The Slow Train to Now Here

Had a broken sleep but I am sure I must have managed to get at least 30 winks. There were really only two positions that were somewhat comfortable, but both of those still contorted me into a pretzel.  I think Michael – who is almost a foot taller than me – was worse off but he seems to be able to sleep anywhere, anytime. We snugged in, tip to toe, and tried to doze off. The only thing that saved me was that there were no major snorers in my midst. Around Kamloops, I got up for a bit of a stroll. I didn’t see much but snow and shadows of figures hovering near the very small train station. It was around 4am and I was wondering what the heck all these people were doing awake. I could only imagine for a smoke break would get anyone out in this cold, at this time, but then I remembered that some people have been on this train for 4 days. They must be going a little stir crazy by now and jumping at the chance to take a walk outside.

I finally decided to quit trying to sleep when a very loud man two rows back began telling the lady next to him everything there was to know about everything. One by one, the entire car popped up and went about their morning business. I guess he was the designated wake up call or something because as soon as everyone had woken, he shut up and went for breakfast. I guess some people don’t realize how disruptive talking on the phone when they are on public transportation. As there are smoking rooms, I think there should be cell phone rooms as well.

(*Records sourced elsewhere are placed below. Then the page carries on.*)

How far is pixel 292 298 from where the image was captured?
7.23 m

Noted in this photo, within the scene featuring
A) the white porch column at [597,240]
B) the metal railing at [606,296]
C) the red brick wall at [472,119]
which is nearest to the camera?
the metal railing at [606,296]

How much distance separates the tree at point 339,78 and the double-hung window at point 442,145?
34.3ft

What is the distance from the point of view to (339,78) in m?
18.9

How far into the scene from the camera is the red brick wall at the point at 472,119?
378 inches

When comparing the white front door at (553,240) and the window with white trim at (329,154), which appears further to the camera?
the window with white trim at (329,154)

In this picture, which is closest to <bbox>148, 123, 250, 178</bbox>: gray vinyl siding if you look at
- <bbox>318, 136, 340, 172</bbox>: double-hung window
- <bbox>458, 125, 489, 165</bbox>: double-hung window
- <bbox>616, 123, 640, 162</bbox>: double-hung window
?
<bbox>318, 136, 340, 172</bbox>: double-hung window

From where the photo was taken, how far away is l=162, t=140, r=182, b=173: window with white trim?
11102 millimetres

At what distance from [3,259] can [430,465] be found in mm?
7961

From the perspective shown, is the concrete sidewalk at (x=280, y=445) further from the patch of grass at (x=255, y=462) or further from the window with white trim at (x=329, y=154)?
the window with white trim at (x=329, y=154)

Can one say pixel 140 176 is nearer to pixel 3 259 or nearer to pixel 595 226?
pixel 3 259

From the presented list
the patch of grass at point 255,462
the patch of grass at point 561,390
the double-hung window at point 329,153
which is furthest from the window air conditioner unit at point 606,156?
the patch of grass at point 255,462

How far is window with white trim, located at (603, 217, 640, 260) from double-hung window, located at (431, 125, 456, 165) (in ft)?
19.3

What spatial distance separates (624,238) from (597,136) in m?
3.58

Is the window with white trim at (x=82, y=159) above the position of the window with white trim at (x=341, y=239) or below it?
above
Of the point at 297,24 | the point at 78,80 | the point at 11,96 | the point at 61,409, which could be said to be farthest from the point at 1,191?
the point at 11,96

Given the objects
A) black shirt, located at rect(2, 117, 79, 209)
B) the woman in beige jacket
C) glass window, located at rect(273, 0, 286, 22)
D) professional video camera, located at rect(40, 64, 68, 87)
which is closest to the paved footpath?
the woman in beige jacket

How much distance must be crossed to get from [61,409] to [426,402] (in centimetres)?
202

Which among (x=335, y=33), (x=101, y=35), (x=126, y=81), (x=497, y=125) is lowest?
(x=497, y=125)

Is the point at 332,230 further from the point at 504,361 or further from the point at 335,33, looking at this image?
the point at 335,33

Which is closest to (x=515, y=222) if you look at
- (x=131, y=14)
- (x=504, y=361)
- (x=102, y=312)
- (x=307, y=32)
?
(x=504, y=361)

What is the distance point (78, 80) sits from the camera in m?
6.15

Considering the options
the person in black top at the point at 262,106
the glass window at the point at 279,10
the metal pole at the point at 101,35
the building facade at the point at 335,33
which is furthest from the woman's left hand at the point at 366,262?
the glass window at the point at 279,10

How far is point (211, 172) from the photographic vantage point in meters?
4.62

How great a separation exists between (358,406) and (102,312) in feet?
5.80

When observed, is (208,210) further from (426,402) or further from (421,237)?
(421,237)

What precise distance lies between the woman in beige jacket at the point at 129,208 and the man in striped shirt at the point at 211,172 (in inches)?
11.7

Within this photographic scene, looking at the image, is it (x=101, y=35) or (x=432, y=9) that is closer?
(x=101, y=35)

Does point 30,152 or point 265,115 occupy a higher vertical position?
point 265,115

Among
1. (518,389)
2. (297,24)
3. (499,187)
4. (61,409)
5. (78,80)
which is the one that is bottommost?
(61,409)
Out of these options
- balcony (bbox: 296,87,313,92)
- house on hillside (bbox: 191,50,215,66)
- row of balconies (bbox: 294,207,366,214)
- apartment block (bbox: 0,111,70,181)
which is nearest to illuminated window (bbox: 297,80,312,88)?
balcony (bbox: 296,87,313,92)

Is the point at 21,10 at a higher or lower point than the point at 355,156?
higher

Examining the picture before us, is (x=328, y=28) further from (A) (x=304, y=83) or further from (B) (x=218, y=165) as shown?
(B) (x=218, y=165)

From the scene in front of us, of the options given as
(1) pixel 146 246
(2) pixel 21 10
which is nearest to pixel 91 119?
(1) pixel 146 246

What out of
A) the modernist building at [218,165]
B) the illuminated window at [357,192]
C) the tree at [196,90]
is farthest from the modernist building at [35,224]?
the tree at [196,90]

We are about three or four hours away from Vancouver now and the snow is coming down like crazy. Big puffy flakes the size of small cotton balls take their time reaching the ground. Sometimes they seem to even float up before making their final descent. We are in a very very isolated part of BC where there are very few roads and just a steep valley with a fast moving river in between. On both sides of the valley are train tracks that follow the river for miles and miles. The hardy pine tree branches are heavy with accumulating snowfall. The entire landscape is blanketed with a thick marshmallow like insulation. Nothing is moving, except the snow flakes and the ice cold river. And us, of course. All the trees, rocks, mountains are frozen in time. The whole panorama is like an Ansell Adams photograph. Every now and then we are treated to a gushing waterfall which seems to defy all odds in these temperatures. Or we find icicle spikes at least 10 feet long creating something of a crystal cave or shall I say, ice jail. We have gone through at least 10 tunnels now and I always think about the amazing people who had to make them in this treacherous environment. We are passing through a tunnel right now and its lasted more than a minute already. I still don’t see the light at the end. What a job that must have been!

The wind has picked up and the snow is flying faster. The blizzard has strengthened and the clouds have sunk lower creating a fog like eeriness over the mountainside. I can actually hear the tiny ice flakes smashing against the window. Wait a second…the snow has turned to rain! Ice rain! We have been crawling along at no more than 10 miles an hour. I can sense the other passengers getting impatient but they are giving us free coffee and snacks now. That should calm the masses for a little while at least. I, for one, am enjoying this extended train trip. I love that we are going slow, and enjoying the nature that is so untouched, so rare and pure.